You wrote: “Well, it may be possible to crank out a sentence or two without verbs, but this train isn’t going very far.”

No ghosts in this forest.
Only squirrels, drops of sun
bird songs and wind.

Deep down, quiet tree roots,
in search for water, entangled
around old white bones.

(IANAP, but the challenge was irresistible).

Wojciech Setlak, Warsaw, Poland

From: Sylvie Romanowski (s-romanowski northwestern.edu)
Subject: verb “to be”

Some languages do not use the verb to be unless really necessary, for example, in Polish, “to dobze,” literally: that good, “is” being omitted.

Sylvie Romanowski, Professor Emerita of French, Evanston, Illinois

From: Joel Mabus (joel.mabus pobox.com)
Subject: Sentences without verbs

Your verb-free sentences today reminded me of a joke that the sardonic satirist Mort Sahl often told after he was lambasted in a New York Times review in the 1960s.

“The Times writes sentences without verbs: ‘No comedian he.’”

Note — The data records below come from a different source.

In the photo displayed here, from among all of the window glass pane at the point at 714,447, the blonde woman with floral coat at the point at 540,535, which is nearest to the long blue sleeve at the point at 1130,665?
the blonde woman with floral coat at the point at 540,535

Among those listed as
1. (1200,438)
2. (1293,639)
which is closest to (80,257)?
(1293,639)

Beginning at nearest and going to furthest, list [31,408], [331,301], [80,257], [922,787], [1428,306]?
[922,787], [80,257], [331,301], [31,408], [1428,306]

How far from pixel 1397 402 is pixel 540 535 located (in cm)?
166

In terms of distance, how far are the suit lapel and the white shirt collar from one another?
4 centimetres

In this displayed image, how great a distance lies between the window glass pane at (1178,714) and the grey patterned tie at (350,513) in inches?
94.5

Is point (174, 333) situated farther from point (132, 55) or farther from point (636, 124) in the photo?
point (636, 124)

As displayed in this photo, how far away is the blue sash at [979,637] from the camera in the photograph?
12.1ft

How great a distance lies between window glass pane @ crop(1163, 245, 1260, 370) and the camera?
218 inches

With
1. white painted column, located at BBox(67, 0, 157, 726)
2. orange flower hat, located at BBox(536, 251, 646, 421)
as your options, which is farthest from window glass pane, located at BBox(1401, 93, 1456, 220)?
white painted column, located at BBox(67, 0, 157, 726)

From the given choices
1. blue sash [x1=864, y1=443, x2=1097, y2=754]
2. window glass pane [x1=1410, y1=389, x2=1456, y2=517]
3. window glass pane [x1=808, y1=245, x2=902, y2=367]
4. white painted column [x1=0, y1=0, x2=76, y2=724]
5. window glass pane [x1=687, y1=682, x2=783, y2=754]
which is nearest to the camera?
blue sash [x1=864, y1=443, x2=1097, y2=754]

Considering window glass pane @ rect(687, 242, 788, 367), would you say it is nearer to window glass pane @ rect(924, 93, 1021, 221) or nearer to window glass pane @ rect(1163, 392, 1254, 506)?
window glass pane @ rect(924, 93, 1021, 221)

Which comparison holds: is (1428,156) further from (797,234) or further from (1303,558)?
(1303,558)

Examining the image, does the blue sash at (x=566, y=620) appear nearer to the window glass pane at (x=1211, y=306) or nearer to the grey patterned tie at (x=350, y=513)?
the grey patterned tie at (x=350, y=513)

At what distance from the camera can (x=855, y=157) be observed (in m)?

Joel Mabus, Kalamazoo, Michigan

From: Ossie Bullock (osmundbullock aol.com)
Subject: confute

This sends me, immediately and inescapably, to those terrifying words at the start of the final movement of Mozart’s Requiem, one of the most unsettling passages of music ever composed: “Confutatis maledictis, flammis acribus addictis” -- the agony of the wicked (as he saw himself), silenced and cursed and consigned to the fierce flames of hell. Followed, of course, by the beauty and peace of the “Voca me” -- abject contrition, and a desperate plea to be forgiven and called to heaven among the blessed.

It’s undeniably powerful stuff, even as an aging atheist, though I tend to feel that your deathbed is a bit late to start promising to mend your ways. But I’m veering badly off-topic now... unless some outraged Catholic would care to try and, um, confute the argument?

Ossie Bullock, London, UK

From: Janet Rizvi (janetrizvi gmail.com)
Subject: confute

From Rubaiyat of Omar Khayyam, transl. Edward Fitzgerald, verse 43

“The Grape that can with Logic absolute
The Two-and-Seventy jarring Sects confute :
The subtle Alchemist that in a Trice
Life’s leaden Metal into Gold transmute.”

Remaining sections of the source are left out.